Relatively few cases of directly HIV-related renal dysfunction were seen, although many patients where this was suspected were seen in the routine renal clinic as urgent referrals. This is clearly the case since eight patients had a renal biopsy performed over this period but were not seen in the combined HIV–renal clinic. The major directly HIV-related renal problem was in fact renal dysfunction related to anti-retroviral usage, particularly tenofovir, which was identified as a diagnosis in 10 patients, 2 patients on atazanavir/ritonavir and 1 patient on darunavir/ritonavir in the absence of a tenofovir backbone. In all cases, this was reflected in a reduced eGFR with or without low-level proteinuria, and usually was not biopsy proven but suspected clinically. Patients in whom anti-retroviral toxicity was suspected who were able to undergo a simple switch of therapy were usually offered the option of change in HAART using a non-tenofovir containing regimen with careful review of serum creatinine and eGFR. Those in whom the eGFR continued to decline were then offered a renal biopsy. The reduced eGFR seen in all of the cases of HAART nephrotoxicity reversed on cessation of the offending medication. Two confirmed cases of tenofovir-associated Fanconi's syndrome were also diagnosed with hypophosphataemia, phosphaturia, aminoaciduria, tubular glycosuria and tubular proteinuria. A wide variety of antiretroval regimens were in use for these patients and no other associations were identified between renal dysfunction, clinical diagnosis and treatment.

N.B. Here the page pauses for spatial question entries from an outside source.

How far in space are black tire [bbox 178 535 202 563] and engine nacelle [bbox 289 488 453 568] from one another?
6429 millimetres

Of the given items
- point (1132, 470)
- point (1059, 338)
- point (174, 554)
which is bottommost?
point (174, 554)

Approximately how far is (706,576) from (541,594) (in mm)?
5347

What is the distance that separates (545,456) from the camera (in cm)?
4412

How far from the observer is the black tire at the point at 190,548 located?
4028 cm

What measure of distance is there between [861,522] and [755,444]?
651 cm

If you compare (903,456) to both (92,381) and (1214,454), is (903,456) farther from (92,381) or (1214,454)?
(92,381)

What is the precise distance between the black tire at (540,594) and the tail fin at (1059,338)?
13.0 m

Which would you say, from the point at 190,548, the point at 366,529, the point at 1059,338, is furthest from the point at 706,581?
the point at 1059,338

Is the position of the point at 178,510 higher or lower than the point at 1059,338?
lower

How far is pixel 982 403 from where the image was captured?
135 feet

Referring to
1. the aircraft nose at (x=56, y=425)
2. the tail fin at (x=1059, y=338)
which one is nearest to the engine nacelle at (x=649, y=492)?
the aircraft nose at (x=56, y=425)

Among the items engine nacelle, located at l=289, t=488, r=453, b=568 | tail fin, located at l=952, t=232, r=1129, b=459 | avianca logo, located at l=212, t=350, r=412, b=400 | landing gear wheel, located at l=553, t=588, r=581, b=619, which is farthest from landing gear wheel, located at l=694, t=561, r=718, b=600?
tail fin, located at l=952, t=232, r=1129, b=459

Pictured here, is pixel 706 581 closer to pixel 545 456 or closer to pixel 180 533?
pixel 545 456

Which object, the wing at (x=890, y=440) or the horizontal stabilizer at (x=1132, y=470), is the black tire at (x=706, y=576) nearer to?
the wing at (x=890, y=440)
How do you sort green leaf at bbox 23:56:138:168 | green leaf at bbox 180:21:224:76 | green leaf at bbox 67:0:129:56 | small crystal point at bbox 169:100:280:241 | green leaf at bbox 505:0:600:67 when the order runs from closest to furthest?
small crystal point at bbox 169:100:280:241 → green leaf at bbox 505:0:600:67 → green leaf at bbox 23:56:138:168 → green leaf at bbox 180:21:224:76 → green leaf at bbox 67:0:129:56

The complexity of renal disease in patients with HIV warrants joint specialist input. Our combined service has demonstrated a significant change in therapy which might otherwise not have taken place in a timely manner, focussed investigations and optimal management of both HIV and non-HIV related renal diseases and improved the renal outcome in most patients seen. We have also identified a large cohort of individuals living with HIV with low-level proteinuria and mildly reduced eGFR of undefined cause who require protection from future renal insults.
Conflict of interest statement
None declared.
Acknowledgement
The combined clinic takes place at the HIV/GUM Directorate, Chelsea and Westminster Hospital.